[Exercise] Reproduce everything in the material below from the very beginning down to and including the line containing "would be nearest", leaving out the pictures.

### Data for this task

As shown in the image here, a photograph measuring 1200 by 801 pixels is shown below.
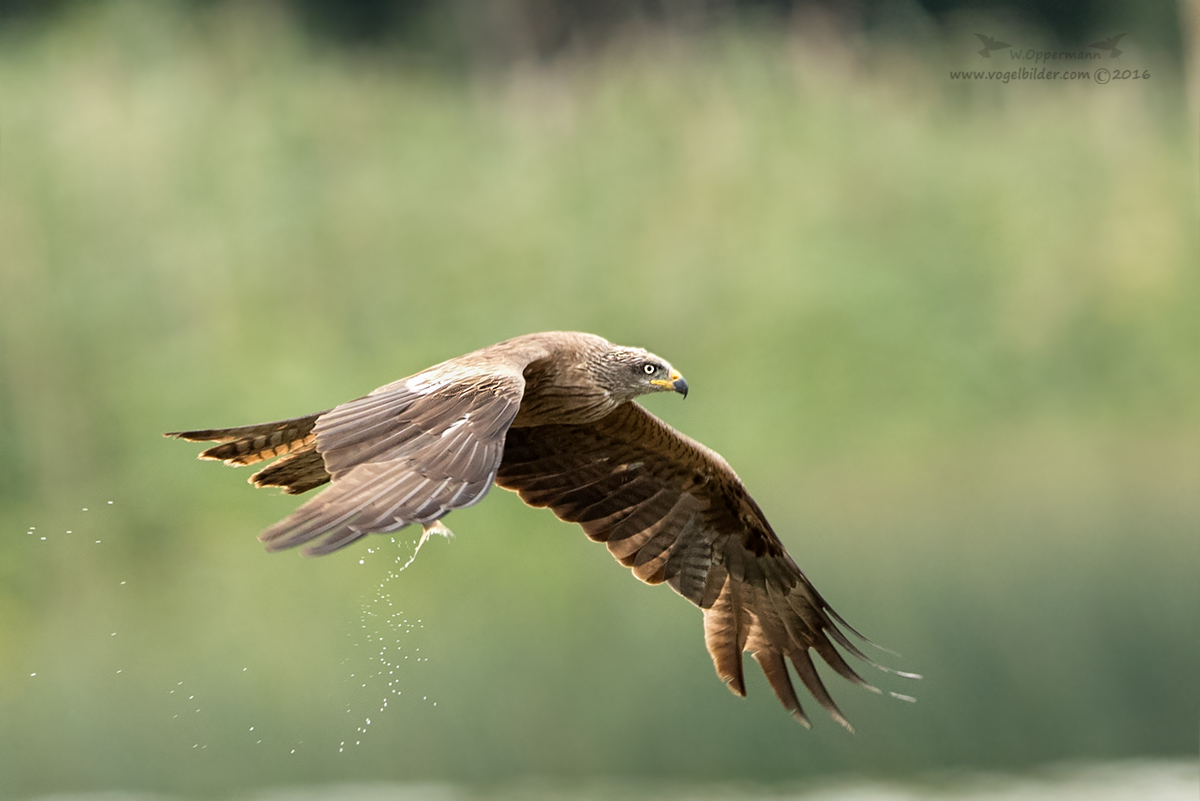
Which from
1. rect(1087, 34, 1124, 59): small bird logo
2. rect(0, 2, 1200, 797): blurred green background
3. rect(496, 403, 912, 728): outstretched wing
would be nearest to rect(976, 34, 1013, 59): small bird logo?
rect(0, 2, 1200, 797): blurred green background

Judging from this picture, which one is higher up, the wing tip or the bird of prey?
the bird of prey

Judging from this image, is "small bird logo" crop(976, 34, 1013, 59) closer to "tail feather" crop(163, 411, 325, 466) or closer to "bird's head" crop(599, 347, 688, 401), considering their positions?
"bird's head" crop(599, 347, 688, 401)

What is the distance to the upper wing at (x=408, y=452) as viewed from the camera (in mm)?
4699

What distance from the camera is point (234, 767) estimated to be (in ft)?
36.0

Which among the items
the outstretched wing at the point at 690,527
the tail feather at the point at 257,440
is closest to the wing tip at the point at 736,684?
the outstretched wing at the point at 690,527

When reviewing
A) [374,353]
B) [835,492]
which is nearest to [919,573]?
[835,492]

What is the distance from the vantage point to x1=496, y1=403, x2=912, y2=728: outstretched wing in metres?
6.88

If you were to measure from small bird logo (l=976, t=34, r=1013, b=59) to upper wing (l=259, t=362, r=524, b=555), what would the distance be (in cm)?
1133

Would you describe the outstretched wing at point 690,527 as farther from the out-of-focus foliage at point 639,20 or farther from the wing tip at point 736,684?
the out-of-focus foliage at point 639,20

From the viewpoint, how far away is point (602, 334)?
1341 centimetres

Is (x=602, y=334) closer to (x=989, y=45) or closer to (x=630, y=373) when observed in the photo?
(x=989, y=45)

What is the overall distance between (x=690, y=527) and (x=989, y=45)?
10.2m

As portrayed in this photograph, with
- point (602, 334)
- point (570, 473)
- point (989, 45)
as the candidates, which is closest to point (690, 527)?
point (570, 473)

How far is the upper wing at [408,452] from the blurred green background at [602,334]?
240 inches
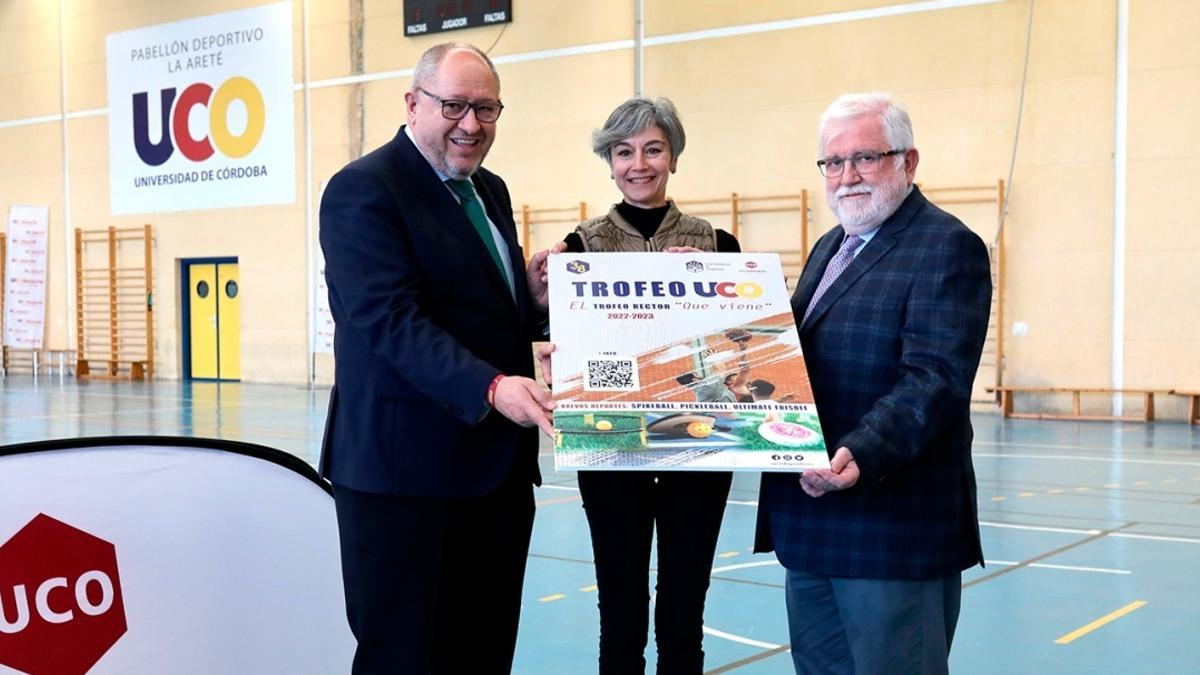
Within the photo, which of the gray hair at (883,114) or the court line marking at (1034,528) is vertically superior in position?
the gray hair at (883,114)

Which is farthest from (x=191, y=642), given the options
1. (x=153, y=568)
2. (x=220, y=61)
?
(x=220, y=61)

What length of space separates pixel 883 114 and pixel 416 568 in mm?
1284

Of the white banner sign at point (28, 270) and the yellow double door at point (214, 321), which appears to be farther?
the white banner sign at point (28, 270)

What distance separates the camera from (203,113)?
19.2m

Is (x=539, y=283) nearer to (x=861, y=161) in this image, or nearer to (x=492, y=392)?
(x=492, y=392)

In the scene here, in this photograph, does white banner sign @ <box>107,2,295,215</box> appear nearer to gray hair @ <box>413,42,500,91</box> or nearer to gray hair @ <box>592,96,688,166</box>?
gray hair @ <box>592,96,688,166</box>

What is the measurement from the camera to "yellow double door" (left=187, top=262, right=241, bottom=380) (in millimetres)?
19312

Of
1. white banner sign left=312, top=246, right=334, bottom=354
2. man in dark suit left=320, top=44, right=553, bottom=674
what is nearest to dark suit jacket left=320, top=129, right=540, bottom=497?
man in dark suit left=320, top=44, right=553, bottom=674

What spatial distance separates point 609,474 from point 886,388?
0.95 m

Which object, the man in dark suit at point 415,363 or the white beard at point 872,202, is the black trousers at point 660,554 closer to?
the man in dark suit at point 415,363

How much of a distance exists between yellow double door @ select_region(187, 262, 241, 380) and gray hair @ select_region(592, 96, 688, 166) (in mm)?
16993

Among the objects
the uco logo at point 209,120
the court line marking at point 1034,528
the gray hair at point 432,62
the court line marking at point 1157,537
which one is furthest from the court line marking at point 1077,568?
the uco logo at point 209,120

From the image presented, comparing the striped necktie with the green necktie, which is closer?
the striped necktie

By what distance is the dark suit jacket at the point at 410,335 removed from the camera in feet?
7.70
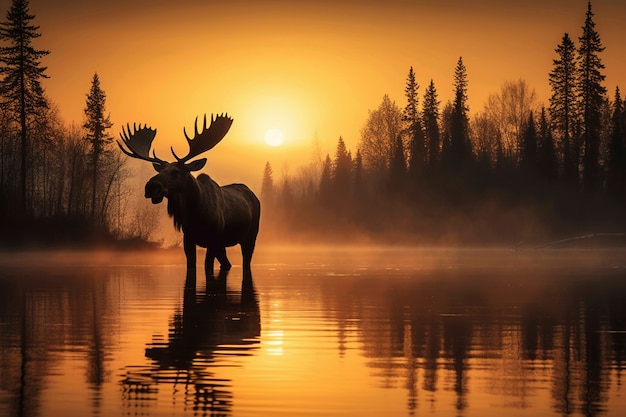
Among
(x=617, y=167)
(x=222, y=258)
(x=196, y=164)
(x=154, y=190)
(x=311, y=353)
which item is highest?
(x=617, y=167)

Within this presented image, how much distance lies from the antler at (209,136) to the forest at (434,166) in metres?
46.9

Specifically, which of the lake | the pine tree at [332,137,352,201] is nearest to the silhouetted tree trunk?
the pine tree at [332,137,352,201]

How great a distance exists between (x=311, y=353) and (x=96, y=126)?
88.4 m

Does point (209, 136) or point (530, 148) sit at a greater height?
point (530, 148)

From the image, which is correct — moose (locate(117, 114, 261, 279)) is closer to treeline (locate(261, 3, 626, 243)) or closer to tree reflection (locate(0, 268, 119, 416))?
tree reflection (locate(0, 268, 119, 416))

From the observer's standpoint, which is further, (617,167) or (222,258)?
(617,167)

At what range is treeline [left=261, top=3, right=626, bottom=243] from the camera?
117 metres

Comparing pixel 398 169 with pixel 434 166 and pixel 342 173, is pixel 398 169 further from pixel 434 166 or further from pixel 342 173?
pixel 342 173

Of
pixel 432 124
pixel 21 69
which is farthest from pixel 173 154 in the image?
pixel 432 124

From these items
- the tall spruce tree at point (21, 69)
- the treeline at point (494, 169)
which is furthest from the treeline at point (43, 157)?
the treeline at point (494, 169)

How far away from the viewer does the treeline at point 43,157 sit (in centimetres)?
6625

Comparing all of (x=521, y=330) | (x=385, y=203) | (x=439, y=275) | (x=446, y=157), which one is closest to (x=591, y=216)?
(x=446, y=157)

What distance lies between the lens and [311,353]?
11.0 meters

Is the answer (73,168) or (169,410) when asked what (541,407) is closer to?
(169,410)
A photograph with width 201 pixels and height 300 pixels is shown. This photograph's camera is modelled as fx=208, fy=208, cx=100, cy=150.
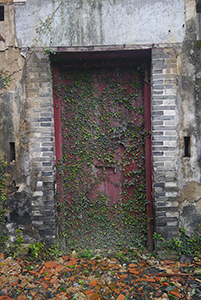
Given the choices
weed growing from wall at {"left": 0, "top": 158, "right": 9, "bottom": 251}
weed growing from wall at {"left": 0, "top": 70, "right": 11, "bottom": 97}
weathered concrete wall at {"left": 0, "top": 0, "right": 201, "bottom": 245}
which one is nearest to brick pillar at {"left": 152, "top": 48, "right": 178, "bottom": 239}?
weathered concrete wall at {"left": 0, "top": 0, "right": 201, "bottom": 245}

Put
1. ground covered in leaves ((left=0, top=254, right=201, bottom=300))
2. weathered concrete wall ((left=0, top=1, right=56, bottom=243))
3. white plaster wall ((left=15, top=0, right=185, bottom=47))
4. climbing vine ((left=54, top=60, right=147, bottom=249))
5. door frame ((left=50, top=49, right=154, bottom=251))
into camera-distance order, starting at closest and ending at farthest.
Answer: ground covered in leaves ((left=0, top=254, right=201, bottom=300))
white plaster wall ((left=15, top=0, right=185, bottom=47))
weathered concrete wall ((left=0, top=1, right=56, bottom=243))
door frame ((left=50, top=49, right=154, bottom=251))
climbing vine ((left=54, top=60, right=147, bottom=249))

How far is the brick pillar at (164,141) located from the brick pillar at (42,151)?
5.20 feet

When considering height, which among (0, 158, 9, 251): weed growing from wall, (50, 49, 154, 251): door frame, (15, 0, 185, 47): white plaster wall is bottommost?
(0, 158, 9, 251): weed growing from wall

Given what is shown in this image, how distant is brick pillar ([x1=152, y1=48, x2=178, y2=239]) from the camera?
3.10m

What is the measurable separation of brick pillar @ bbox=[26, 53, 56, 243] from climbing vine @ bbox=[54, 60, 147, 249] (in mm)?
316

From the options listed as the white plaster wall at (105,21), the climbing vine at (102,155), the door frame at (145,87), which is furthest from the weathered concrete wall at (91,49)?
the climbing vine at (102,155)

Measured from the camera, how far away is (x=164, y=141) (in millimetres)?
3135

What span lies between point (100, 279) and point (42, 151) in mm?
1952

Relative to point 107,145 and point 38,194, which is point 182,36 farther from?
point 38,194

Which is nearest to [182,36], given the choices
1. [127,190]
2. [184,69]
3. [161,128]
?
[184,69]

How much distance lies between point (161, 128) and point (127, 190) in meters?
1.18

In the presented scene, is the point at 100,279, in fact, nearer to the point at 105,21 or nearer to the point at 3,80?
the point at 3,80

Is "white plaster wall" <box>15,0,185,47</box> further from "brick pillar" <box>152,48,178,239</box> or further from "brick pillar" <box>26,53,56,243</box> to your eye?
"brick pillar" <box>26,53,56,243</box>

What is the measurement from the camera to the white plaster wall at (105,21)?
3047 millimetres
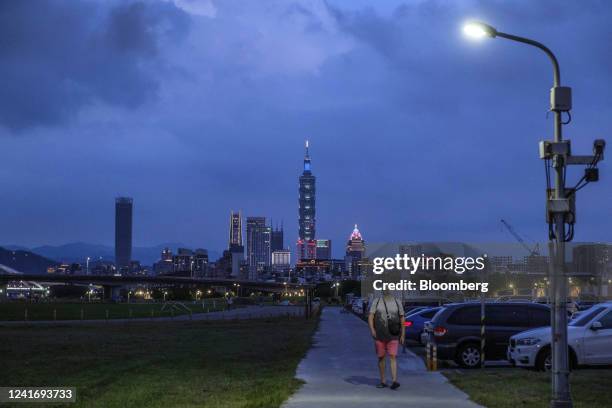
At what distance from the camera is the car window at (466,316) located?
856 inches

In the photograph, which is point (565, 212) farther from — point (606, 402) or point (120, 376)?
point (120, 376)

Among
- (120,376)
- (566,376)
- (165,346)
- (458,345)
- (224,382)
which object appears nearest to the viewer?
(566,376)

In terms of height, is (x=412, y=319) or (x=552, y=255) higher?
(x=552, y=255)

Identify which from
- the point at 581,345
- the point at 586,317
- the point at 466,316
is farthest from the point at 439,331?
the point at 581,345

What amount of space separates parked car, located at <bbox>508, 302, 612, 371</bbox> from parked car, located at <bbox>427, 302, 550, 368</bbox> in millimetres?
2529

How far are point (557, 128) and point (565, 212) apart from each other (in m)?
1.30

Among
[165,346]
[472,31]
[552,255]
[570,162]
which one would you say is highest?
[472,31]

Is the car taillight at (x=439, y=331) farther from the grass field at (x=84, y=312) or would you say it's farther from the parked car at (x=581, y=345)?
the grass field at (x=84, y=312)

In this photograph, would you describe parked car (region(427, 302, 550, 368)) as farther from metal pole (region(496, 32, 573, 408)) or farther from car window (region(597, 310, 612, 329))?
metal pole (region(496, 32, 573, 408))

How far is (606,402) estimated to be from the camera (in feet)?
44.8

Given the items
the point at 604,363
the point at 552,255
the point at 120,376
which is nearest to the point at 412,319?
the point at 604,363

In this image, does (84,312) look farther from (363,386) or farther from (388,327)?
(388,327)

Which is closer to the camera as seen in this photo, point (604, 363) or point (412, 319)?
point (604, 363)

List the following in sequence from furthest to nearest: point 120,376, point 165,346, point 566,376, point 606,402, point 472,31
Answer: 1. point 165,346
2. point 120,376
3. point 606,402
4. point 472,31
5. point 566,376
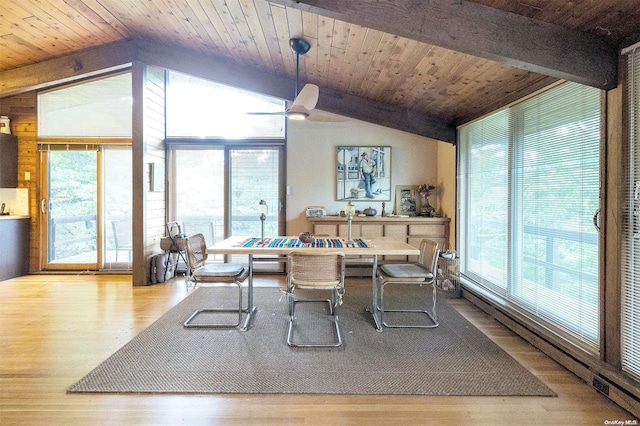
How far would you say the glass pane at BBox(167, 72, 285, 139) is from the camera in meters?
5.12

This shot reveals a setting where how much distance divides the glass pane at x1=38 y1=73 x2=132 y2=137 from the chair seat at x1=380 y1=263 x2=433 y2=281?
15.4ft

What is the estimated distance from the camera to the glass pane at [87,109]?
4918 millimetres

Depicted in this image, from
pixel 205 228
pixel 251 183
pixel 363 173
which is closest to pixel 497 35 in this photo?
pixel 363 173

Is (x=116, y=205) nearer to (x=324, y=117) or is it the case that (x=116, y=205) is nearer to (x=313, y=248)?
(x=324, y=117)

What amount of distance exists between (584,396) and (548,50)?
223cm

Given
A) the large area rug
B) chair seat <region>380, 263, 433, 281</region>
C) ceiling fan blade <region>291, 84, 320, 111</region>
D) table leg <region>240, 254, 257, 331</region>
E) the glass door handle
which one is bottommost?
the large area rug

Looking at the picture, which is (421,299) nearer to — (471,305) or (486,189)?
(471,305)

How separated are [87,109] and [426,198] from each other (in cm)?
565

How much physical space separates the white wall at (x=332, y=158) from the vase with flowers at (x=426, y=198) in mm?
202

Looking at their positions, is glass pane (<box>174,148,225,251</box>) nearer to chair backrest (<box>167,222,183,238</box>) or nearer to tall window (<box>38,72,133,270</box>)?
chair backrest (<box>167,222,183,238</box>)

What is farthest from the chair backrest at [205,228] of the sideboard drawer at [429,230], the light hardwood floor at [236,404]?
the sideboard drawer at [429,230]

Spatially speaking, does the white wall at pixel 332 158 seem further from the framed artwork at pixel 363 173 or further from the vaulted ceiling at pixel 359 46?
the vaulted ceiling at pixel 359 46

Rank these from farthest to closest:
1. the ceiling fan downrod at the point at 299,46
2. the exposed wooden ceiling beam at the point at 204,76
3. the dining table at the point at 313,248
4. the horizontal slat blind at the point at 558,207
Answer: the exposed wooden ceiling beam at the point at 204,76 < the ceiling fan downrod at the point at 299,46 < the dining table at the point at 313,248 < the horizontal slat blind at the point at 558,207

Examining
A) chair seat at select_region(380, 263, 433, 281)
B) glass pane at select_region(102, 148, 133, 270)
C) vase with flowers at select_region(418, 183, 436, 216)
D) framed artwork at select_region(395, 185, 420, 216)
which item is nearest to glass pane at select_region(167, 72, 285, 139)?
glass pane at select_region(102, 148, 133, 270)
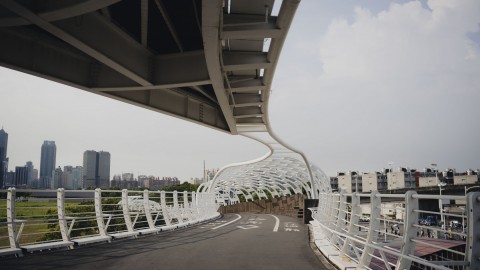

######

[Answer to this task]
As shown in the image here, a photograph measuring 1200 by 801 pixels is shown below.
Which from
1. rect(1087, 34, 1124, 59): small bird logo
2. rect(0, 2, 1200, 797): blurred green background
3. rect(496, 403, 912, 728): outstretched wing
would be nearest to rect(976, 34, 1013, 59): small bird logo?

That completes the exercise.